Chemically Attuned to Nature
The findings are “intuitive and elegant,” said Robert Datta, a neurobiologist at Harvard Medical School and Wiltschko’s former doctoral adviser, who was not involved in the recent study. “It’s like the olfactory system is built to detect a variety of [chemical] coincidences,” he said. “So metabolism governs the coincidences that are possible.” This indicates that there’s another feature besides a molecule’s chemical structure that matters to our noses — the metabolic process that produced the molecule in the natural world.
“The olfactory system is tuned for the universe it sees, which are these structures of molecules. And how these molecules are made is part of that,” said Meyer. He praised the cleverness of the idea of using metabolism to refine the categorization of scents. Although the metabolism-based map doesn’t drastically improve on structural models, since a molecule’s metabolic origin is already closely related to its structure, “it does bring some extra information,” he said.
The next frontier of olfactory neuroscience will involve the odors of mixtures instead of individual molecules, Meyer predicts. In real life, we very rarely inhale just one chemical at a time; think of the hundreds wafting from your coffee mug. Right now, scientists don’t have enough data on odorant mixtures to build a model like the one for pure chemicals used in the recent study. To truly understand our sense of smell, we’ll need to examine how constellations of chemicals interact to form complex odors like those in Wiltschko’s perfume bottles.
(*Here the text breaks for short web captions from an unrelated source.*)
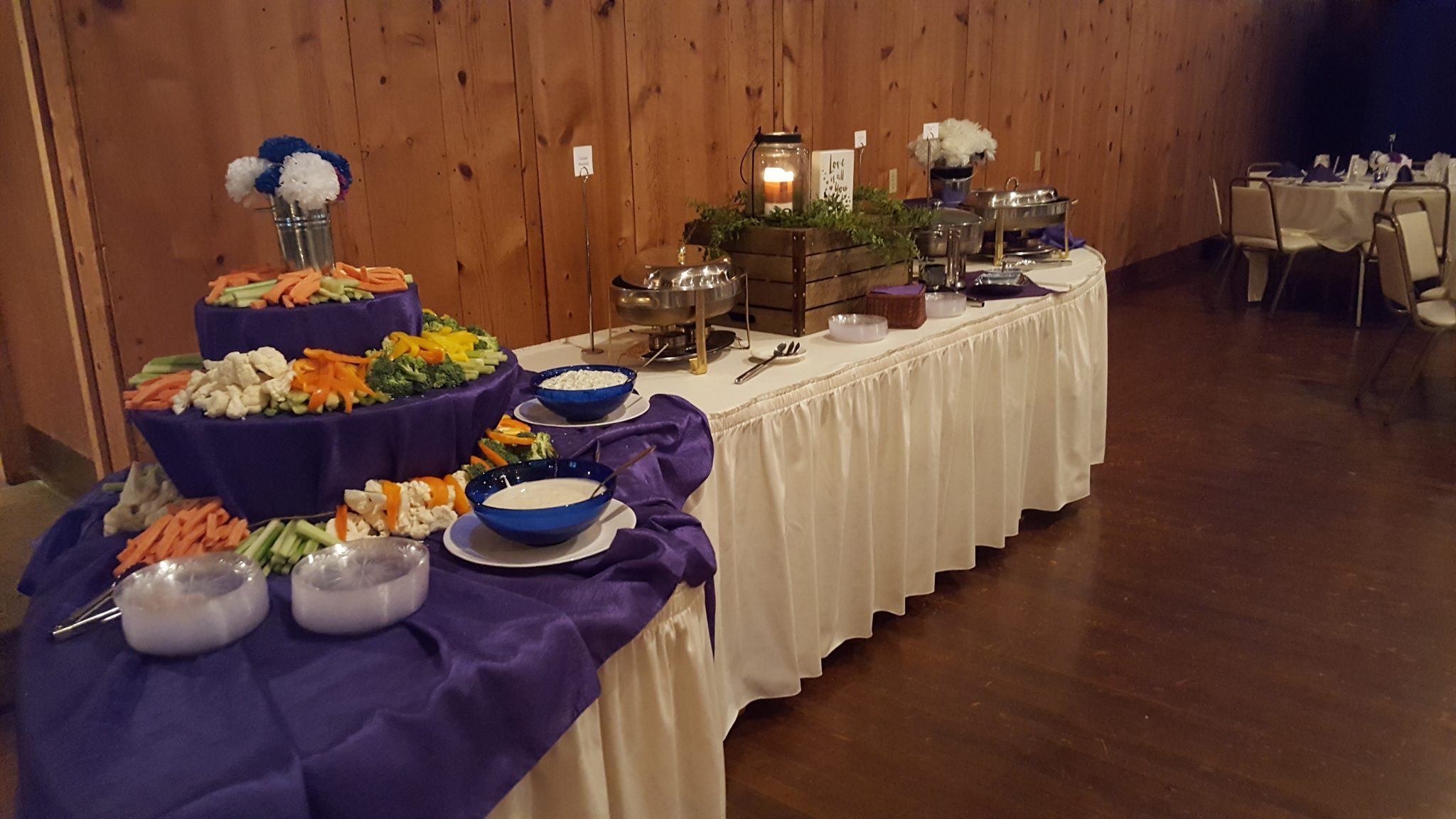A large rectangle table with food containers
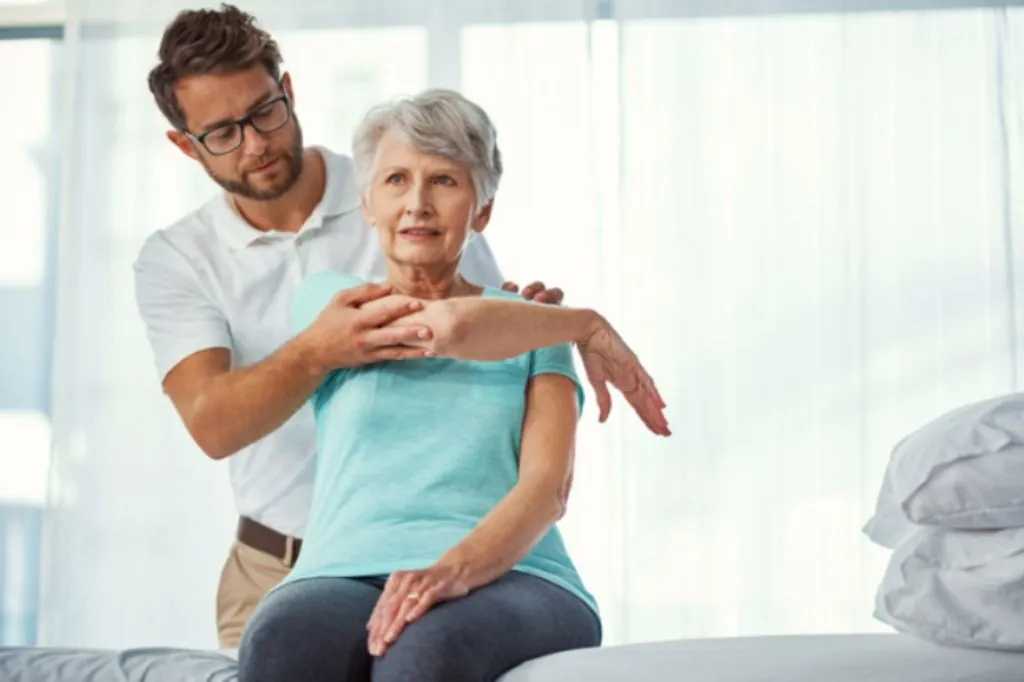 Exercise physiologist guiding an older woman's arm exercise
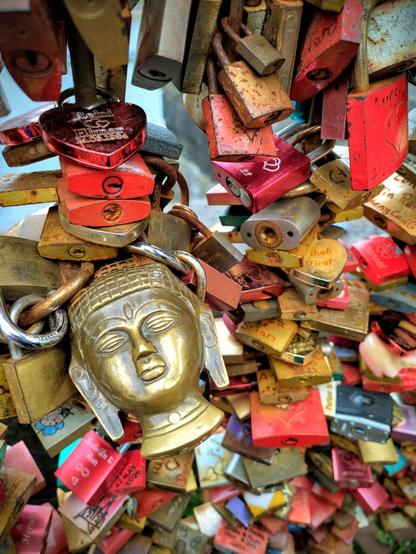 Das Bild zeigt eine Nahaufnahme einer großen Ansammlung von Liebesschlössern, die an einem Geländer befestigt sind. Die Schlösser sind in verschiedenen Größen und Farben, wobei Rot und Gold vorherrschend sind. Im Vordergrund befindet sich ein goldenes Schloss in Form eines Buddha-Gesichts. Mehrere andere Schlösser, einige mit Gravuren, sind in der gesamten Komposition verteilt.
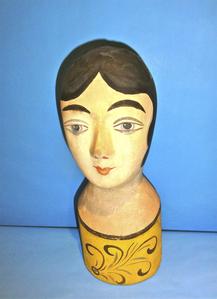 Hand painted mannequin with black hair, blue eyes and red lips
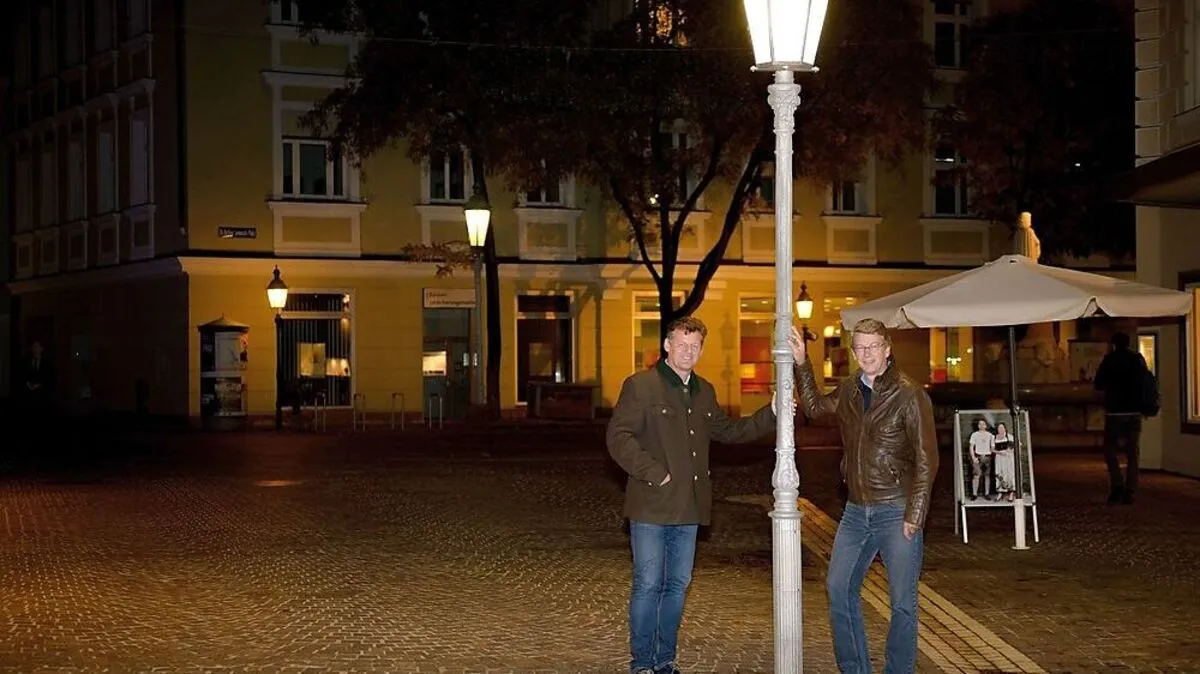 Christian Scheider und Gottfried Mirning von der Abteilung Straßenbau bei einer Laterne in der Innenstadt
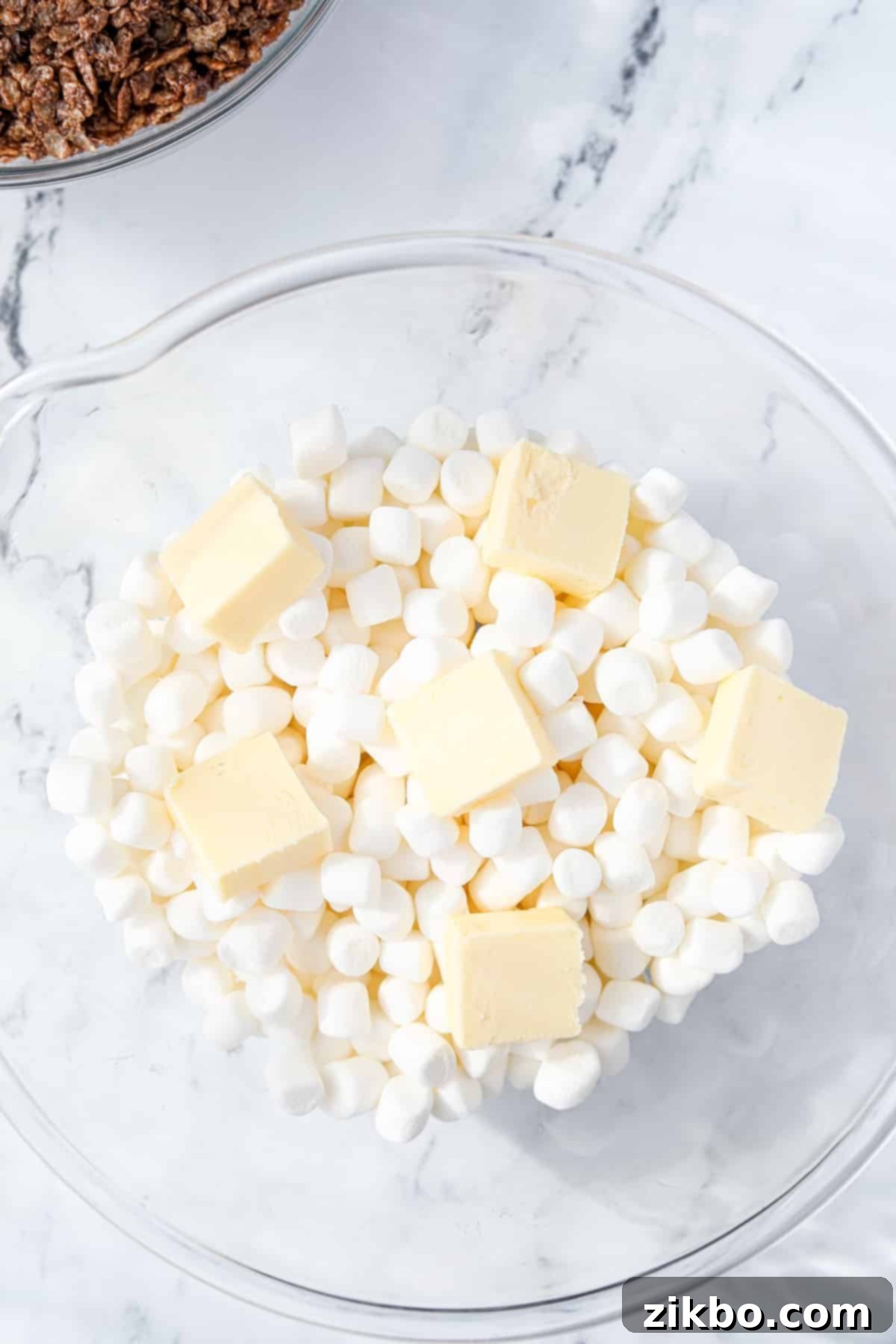 A bowl of mini marshmallows with cubed butter on top.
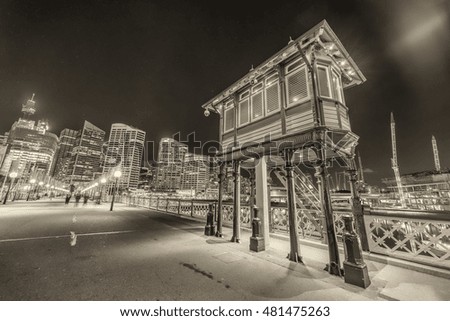 Wooden house at night on Sydney Darling Harbour Bridge.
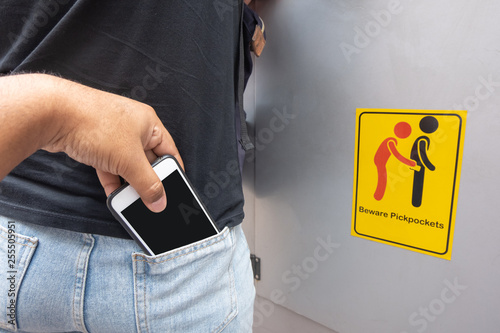 Thief stealing mobile phone from back pocket of a woman with beware pickpockets sign symbol background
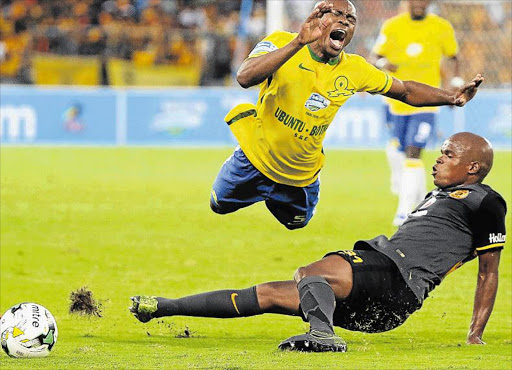 AIRBORNE: Asavela Mbekile of Mamelodi Sundowns flies after a heavy tackle from Tsepo Masilela of Kaizer Chiefs during their Telkom Knockout final played at Moses Mabhida Stadium in Durban last night Picture: GALLO IMAGES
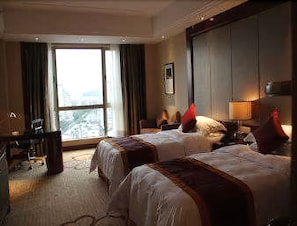A hotel room with two beds, a desk, a chair, and a large window with curtains. - Ramada Plaza Shaoguan City Centre (Shaoguan)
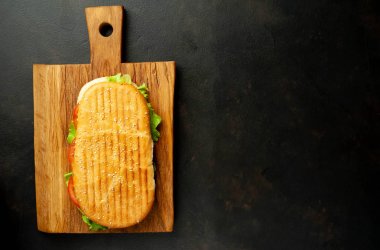 Grilled panini sandwich on wooden chopping board on stone background clipart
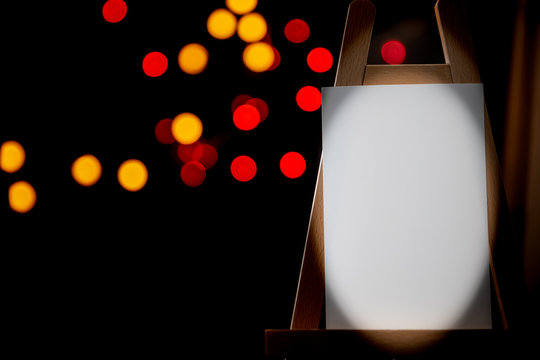 Staffli with copy space and blurred colorful lights in the background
This project has already changed how Wiltschko thinks about his lifelong passion. When you experience a smell, “you are perceiving parts of another living thing,” he said. “I just think that’s really beautiful. I feel more connected to life that way.”
Editor’s note: Datta, an investigator with the Simons Collaboration on Plasticity and the Aging Brain and SFARI, receives funding from the Simons Foundation, which also sponsors this editorially independent magazine.